From 6dda9266913ad57e09afc1a10d6473f10c806a63 Mon Sep 17 00:00:00 2001
From: "Luck, Tony" <tony.luck@intel.com>
Date: Thu, 11 Aug 2011 15:14:39 -0700
Subject: [PATCH 1/3] pstore: defer inserting OOPS entries into pstore

Life is simple for all the kernel terminating types of kmsg_dump
call backs - pstore just saves the tail end of the console log. But
for "oops" the situation is more complex - the kernel may carry on
running (possibly for ever).  So we'd like to make the logged copy
of the oops appear in the pstore filesystem - so that the user has
a handle to clear the entry from the persistent backing store (if
we don't, the store may fill with "oops" entries (that are also
safely stashed in /var/log/messages) leaving no space for real
errors.

Current code calls pstore_mkfile() immediately. But this may
not be safe. The oops could have happened with arbitrary locks
held, or in interrupt or NMI context. So allocating memory and
calling into generic filesystem code seems unwise.

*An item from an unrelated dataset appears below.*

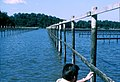 CSIRO ScienceImage 1665 Oyster farm.jpg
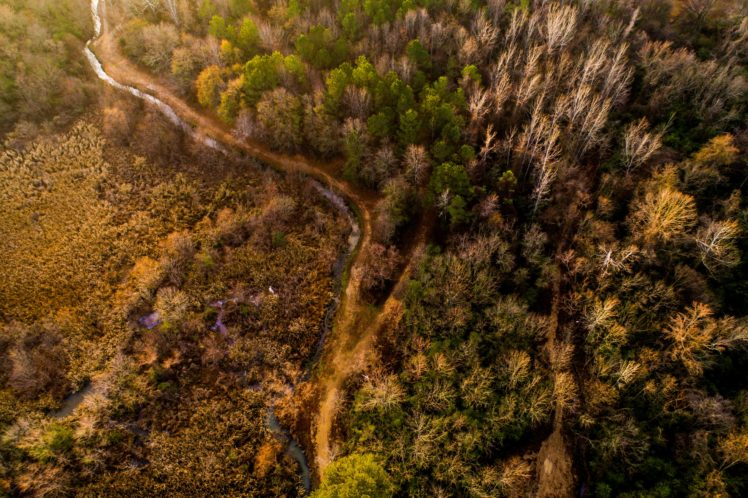 nature, Trees, Aerial view, River, Forest, HDR HD Wallpaper Desktop Background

This patch defers making the entry appear. At the time
of the oops, we merely set a flag "pstore_new_entry" noting that
a new entry has been added. A periodic timer checks once a minute
to see if the flag is set - if so, it schedules a work queue to
rescan the backing store and make all new entries appear in the
pstore filesystem.

Signed-off-by: Tony Luck <tony.luck@intel.com>
---
 fs/pstore/inode.c    | 40 ++++++++++++++++++++++++++++----
 fs/pstore/internal.h |  2 +-
 fs/pstore/platform.c | 54 ++++++++++++++++++++++++++++++++++++--------
 3 files changed, 82 insertions(+), 14 deletions(-)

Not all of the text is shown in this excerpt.